Second is AI-generated art. Tools named include Flux, Ideogram, Adobe Firefly, Google Gemini, Stable Diffusion, Grok by xAI, and Midjourney. Stronger, more detailed prompts tend to produce better images. Marketplaces like PromptBase let people list and sell prompts. Creators can also monetize memes or print AI art on physical goods such as t-shirts, wall art, or decorations.
Third is YouTube. ChatGPT, NotebookLM, and Claude can generate video ideas and scripts. Synthesia can produce videos for upload; other options cited include Descript, InVideo AI, and Canva. Evergreen videos—content that stays relevant—can generate recurring passive income through ads or embedded affiliate links.
How can AI create digital products, websites, and audio income?
The fourth path is AI-assisted digital visual products: ads, logos, marketing materials, and easier photo or graphic edits. AdCreative.ai is cited for commercials and social content sold to businesses. Canva’s AI features and Adobe’s AI tools support graphics, videos, and presentations. Pitch decks for startups can be built with Gamma, Beautiful.ai, or Slidebean, then offered to clients found on freelance platforms such as Fiverr or Upwork.
Fifth is building websites with AI. You can create sites for small-business clients or for yourself to earn via affiliate marketing, ads, or subscriptions. Wix’s Artificial Design Intelligence (ADI) and templates are highlighted for professional-looking sites. Other builders listed include Hostinger, Shopify, Lovable, and Framer AI.
Sixth is audio. Text-to-speech tools can turn AI-written audiobook scripts into spoken audio; ElevenLabs and Murf.ai rank among the top voice generators named.
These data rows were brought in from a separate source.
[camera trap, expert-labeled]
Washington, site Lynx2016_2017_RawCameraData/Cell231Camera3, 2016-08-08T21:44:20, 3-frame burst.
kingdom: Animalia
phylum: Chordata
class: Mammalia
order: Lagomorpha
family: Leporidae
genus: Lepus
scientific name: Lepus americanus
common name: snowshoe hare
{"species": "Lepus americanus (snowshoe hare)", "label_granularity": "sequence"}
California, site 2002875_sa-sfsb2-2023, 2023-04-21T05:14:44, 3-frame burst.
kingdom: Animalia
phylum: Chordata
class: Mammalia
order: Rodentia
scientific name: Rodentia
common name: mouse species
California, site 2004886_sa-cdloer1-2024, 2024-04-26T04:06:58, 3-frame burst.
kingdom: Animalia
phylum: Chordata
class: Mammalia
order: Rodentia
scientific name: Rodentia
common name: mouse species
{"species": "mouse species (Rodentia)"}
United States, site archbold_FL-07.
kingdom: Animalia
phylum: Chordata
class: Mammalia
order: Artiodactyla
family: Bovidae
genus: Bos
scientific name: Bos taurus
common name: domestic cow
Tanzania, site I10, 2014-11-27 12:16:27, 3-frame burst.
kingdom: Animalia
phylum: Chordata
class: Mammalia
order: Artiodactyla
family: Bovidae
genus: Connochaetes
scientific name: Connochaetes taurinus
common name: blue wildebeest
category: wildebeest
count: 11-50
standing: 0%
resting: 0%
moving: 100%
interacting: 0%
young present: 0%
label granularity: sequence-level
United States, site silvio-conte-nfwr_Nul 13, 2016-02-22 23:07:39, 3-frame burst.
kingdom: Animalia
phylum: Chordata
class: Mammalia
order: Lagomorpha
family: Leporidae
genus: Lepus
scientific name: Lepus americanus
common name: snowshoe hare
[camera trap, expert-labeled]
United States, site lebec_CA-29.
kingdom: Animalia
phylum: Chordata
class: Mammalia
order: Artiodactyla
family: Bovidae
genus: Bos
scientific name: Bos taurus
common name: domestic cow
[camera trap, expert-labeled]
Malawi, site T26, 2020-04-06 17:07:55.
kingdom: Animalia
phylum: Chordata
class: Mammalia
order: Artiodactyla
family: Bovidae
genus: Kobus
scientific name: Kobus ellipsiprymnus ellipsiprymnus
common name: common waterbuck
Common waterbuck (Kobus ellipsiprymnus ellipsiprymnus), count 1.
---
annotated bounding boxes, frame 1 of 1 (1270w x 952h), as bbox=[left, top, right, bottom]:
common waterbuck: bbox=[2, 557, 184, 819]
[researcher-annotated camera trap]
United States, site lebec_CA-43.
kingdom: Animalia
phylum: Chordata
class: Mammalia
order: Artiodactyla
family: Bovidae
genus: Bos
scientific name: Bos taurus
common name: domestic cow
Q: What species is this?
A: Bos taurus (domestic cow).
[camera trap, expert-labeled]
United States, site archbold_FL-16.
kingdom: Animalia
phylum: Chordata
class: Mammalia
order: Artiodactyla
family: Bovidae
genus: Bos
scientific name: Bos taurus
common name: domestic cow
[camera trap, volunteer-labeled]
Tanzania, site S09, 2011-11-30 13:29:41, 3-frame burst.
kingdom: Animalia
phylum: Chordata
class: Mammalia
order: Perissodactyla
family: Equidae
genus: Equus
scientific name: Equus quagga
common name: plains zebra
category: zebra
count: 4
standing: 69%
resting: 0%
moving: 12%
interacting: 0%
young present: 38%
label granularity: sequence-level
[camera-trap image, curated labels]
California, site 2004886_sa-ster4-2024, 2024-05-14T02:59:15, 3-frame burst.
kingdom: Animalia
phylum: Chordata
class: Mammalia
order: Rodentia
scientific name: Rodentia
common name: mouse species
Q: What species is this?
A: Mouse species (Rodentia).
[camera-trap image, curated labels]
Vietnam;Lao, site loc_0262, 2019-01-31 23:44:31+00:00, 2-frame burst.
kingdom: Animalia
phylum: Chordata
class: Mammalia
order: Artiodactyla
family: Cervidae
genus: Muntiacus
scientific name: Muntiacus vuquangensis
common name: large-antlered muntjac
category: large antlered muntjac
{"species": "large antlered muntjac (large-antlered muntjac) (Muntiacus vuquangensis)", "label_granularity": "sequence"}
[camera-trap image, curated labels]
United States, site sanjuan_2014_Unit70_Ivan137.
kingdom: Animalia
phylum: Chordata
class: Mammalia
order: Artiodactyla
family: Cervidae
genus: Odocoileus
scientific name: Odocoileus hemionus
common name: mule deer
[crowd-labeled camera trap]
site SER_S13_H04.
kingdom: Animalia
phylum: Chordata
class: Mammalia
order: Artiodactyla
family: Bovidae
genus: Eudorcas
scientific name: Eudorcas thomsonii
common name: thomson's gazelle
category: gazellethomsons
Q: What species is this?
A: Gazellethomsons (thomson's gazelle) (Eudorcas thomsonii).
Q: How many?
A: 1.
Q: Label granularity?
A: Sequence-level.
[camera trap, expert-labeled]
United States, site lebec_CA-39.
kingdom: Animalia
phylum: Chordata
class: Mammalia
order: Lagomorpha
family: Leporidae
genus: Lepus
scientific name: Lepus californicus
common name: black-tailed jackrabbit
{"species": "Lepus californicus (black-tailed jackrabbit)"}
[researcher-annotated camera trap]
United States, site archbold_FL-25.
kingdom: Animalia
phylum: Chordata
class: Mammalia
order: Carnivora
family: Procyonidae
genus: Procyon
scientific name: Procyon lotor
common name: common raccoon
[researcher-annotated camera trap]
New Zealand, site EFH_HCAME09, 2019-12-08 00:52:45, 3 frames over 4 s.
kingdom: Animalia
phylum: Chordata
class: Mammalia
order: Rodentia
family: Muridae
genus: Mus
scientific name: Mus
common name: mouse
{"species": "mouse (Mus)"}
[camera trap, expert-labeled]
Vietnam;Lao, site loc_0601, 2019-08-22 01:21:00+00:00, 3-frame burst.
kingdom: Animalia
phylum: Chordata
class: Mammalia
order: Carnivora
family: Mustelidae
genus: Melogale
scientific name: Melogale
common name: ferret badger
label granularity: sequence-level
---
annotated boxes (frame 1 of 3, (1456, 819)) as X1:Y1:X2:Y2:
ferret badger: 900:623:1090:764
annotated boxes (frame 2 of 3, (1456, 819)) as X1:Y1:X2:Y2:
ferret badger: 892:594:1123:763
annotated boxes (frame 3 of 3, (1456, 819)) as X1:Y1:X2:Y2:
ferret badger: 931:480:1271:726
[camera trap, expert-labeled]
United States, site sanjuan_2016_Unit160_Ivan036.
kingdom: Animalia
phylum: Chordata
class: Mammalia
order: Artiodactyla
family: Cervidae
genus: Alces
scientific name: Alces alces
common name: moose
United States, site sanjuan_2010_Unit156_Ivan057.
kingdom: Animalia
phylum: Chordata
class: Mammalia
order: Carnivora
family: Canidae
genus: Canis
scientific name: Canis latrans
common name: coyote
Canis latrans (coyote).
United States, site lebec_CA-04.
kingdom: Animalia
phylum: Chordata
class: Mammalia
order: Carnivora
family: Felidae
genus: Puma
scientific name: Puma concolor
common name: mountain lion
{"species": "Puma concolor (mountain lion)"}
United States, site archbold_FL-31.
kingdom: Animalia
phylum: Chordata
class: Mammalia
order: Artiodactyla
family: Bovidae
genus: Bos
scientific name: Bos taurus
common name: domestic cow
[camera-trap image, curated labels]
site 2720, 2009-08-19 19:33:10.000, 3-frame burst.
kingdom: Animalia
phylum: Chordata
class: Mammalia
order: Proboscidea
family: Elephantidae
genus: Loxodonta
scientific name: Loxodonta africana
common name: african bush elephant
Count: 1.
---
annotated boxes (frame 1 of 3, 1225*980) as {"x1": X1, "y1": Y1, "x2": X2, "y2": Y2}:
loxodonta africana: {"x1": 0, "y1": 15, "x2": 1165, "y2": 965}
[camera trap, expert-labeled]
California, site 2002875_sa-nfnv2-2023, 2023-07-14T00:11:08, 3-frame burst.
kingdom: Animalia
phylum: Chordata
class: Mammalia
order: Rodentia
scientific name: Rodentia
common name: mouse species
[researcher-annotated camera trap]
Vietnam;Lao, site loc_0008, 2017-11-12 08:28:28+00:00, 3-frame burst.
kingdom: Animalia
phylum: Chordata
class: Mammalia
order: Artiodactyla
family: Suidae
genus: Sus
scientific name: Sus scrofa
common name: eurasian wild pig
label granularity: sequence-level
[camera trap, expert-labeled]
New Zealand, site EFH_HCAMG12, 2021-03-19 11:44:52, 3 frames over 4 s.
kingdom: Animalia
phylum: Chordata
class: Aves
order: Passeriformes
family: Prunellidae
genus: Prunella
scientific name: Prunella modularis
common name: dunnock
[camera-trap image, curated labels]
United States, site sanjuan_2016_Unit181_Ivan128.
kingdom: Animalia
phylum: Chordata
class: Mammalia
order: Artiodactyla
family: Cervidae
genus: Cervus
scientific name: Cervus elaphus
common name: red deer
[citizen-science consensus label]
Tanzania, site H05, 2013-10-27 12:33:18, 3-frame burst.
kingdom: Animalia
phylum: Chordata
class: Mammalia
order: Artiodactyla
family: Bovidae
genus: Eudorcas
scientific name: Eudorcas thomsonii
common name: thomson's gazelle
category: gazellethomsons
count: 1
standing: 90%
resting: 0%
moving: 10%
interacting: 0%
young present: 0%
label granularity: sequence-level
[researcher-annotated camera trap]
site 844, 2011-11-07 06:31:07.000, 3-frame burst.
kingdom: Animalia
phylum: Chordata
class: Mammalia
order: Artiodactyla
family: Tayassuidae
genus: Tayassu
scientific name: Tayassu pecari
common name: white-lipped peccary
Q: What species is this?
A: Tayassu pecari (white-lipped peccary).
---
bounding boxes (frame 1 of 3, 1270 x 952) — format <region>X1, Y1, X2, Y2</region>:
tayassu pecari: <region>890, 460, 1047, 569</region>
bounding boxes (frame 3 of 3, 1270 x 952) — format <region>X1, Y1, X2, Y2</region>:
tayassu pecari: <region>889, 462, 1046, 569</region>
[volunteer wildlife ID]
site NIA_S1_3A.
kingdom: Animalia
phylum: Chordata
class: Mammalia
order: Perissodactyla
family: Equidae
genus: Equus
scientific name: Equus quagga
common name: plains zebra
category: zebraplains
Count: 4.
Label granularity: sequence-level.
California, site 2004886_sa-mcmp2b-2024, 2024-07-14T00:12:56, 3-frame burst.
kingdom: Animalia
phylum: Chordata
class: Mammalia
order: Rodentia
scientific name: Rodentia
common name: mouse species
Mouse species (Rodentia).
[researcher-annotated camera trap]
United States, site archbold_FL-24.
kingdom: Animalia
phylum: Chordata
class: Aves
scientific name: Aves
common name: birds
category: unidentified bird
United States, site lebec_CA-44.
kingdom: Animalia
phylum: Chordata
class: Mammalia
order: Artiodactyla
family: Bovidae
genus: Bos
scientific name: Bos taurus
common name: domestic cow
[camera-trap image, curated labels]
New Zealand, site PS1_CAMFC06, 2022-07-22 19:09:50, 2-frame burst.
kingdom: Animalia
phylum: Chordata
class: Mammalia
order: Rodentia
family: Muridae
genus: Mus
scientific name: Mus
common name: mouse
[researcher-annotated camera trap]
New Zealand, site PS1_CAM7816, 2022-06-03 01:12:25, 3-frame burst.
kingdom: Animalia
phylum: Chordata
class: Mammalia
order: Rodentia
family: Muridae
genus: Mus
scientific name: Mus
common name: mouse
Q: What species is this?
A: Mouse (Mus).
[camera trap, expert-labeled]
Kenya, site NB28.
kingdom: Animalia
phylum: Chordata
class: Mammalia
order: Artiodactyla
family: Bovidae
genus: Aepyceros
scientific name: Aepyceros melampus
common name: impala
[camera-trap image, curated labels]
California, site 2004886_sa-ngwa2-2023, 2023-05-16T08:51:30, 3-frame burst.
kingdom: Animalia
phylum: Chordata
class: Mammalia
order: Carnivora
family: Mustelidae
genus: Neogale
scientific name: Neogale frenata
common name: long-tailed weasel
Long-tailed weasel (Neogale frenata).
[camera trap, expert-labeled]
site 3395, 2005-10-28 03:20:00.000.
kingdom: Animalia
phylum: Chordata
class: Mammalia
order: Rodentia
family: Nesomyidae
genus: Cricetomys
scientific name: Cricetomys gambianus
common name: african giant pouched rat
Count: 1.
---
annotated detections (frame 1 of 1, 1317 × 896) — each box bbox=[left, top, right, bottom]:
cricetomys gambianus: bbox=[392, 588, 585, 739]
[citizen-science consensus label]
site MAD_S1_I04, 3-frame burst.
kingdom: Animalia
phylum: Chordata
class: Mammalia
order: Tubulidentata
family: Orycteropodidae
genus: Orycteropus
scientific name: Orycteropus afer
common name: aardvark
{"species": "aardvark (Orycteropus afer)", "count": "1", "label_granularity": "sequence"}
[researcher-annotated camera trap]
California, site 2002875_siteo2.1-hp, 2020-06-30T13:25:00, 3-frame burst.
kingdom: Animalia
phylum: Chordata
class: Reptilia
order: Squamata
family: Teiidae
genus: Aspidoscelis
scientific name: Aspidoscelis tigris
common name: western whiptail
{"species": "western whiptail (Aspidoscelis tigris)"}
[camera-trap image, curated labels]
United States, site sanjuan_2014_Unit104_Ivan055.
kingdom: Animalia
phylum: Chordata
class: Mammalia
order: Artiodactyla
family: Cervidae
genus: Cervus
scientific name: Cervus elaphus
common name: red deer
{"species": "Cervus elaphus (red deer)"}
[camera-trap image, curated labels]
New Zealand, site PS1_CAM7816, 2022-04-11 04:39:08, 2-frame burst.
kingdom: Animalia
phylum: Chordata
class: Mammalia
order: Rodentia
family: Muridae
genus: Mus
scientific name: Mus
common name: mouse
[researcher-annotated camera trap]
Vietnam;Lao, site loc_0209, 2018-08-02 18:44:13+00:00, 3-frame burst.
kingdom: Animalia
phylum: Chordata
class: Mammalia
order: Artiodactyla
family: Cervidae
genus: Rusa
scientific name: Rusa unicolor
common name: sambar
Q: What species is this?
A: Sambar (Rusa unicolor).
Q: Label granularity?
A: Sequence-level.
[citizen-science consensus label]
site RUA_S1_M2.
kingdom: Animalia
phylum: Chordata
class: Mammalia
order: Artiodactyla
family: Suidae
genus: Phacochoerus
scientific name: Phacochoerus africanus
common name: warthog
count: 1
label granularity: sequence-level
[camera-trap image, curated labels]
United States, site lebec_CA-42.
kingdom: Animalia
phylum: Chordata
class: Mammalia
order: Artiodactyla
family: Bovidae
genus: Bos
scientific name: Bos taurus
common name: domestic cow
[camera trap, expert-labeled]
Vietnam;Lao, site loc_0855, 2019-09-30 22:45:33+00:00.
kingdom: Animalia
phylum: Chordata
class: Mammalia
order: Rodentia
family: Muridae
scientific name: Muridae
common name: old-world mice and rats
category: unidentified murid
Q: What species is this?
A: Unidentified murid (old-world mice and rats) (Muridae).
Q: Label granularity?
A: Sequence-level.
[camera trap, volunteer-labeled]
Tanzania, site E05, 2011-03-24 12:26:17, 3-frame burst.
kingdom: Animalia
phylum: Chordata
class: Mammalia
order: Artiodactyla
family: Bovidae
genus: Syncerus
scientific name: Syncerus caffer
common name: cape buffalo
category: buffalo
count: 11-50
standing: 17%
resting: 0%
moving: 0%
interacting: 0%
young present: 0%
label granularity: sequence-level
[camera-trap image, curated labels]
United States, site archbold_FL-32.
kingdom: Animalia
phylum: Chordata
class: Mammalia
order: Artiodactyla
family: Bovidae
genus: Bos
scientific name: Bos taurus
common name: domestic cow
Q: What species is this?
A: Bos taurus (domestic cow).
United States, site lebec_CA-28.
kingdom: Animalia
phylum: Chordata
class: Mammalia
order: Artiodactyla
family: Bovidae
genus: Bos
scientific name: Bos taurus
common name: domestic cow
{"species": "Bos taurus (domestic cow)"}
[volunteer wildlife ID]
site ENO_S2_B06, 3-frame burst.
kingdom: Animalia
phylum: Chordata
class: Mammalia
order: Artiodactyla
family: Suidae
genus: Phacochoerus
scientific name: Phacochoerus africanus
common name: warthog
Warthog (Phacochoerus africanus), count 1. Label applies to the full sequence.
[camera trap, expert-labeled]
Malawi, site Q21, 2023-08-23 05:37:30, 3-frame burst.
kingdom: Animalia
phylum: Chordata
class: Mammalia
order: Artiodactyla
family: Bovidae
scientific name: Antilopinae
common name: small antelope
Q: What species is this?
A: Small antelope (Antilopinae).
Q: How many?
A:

Translation tools such as Nova A.I. can add subtitles or translate video and written work—services you can sell on Upwork and Fiverr. Text-to-speech can also make written material accessible as audio for visually impaired audiences. Descript and Adobe Podcast are listed among leading AI audio editing and production tools.
Seventh is online courses, including courses that teach others how to use AI. ChatGPT can help brainstorm topics and build materials. AI can support video creation, scripts, and text-to-speech voiceovers, plus marketing assets for a course site. Course-focused tools named include Coursebox, Cypher Learning, Gamma, Canva, and Synthesia.
What tips, risks, and ethics should you watch before you start?
DiLallo’s practical tips start simple: learn free AI tools, practice better prompts, and test monetization paths. If free tiers feel limited, upgrade to a paid tool with the features you need. Because anyone can generate AI content, differentiation is essential—niche focus, a personal brand and voice, strong client service, and humanized output. Keep learning as the tech evolves.
The same guide lists tools worth knowing for money-making workflows: ChatGPT, Claude, Canva, RealAI, Google Gemini, Perplexity AI, Grok, Notion, Microsoft Copilot, Zapier, Meta AI, Gamma, and Wix.
Challenges are real. Potential copyright issues, fast-changing technology, an overwhelming number of tools, rising competition, and the need to find buyers for AI products or services all appear as hurdles.
Ethical guardrails matter too: reduce bias so AI does not discriminate; protect customer privacy; be transparent that you use AI and how you use it; avoid harmful misuse such as deepfakes aimed at competitors; and use automation to empower people and grow a business rather than only cutting costs by replacing humans.
Bottom line from the Motley Fool framing: AI can be a threat narrative or a wealth-creation toolkit. In 2026, the more concrete approach is to pick one of the seven frameworks, ship useful work, and treat AI as leverage—not a shortcut that erases quality, originality, or ethics.